◆ Data to process
--- START ---

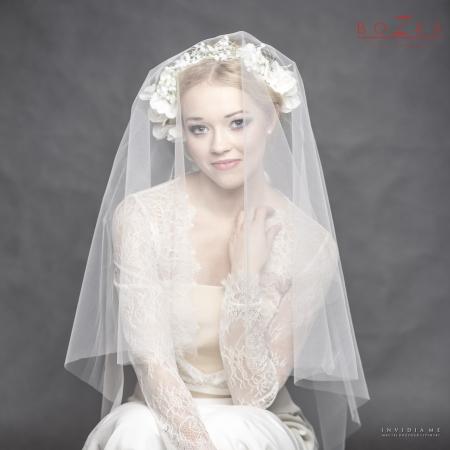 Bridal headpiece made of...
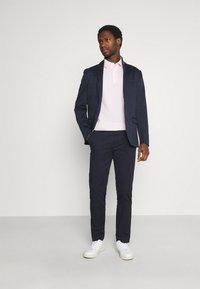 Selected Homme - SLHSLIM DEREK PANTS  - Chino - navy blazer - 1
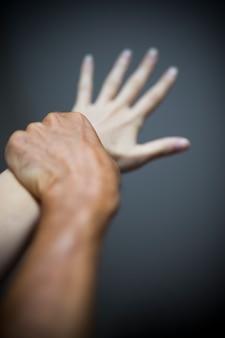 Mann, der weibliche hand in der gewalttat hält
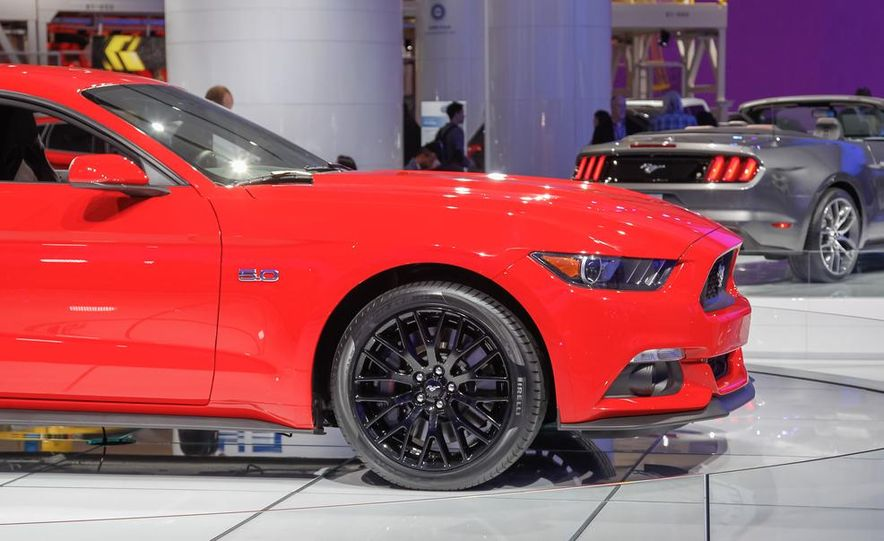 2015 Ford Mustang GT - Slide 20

--- END ---
--- START ---

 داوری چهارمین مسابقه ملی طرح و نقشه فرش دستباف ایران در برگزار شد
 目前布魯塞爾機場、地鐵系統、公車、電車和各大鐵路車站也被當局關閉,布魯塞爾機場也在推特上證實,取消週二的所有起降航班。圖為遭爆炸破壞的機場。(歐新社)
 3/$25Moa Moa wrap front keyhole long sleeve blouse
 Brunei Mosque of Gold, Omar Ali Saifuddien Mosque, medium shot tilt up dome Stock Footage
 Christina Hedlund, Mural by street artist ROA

--- END ---

◆ What you should do
Keep to the lines above from the line with "Mann, der weibliche" to the line with "2015 Ford Mustang GT - Slide 20", and set down exactly those, inclusive, with nothing else and every picture left out.

◆ Response
 Mann, der weibliche hand in der gewalttat hält
 2015 Ford Mustang GT - Slide 20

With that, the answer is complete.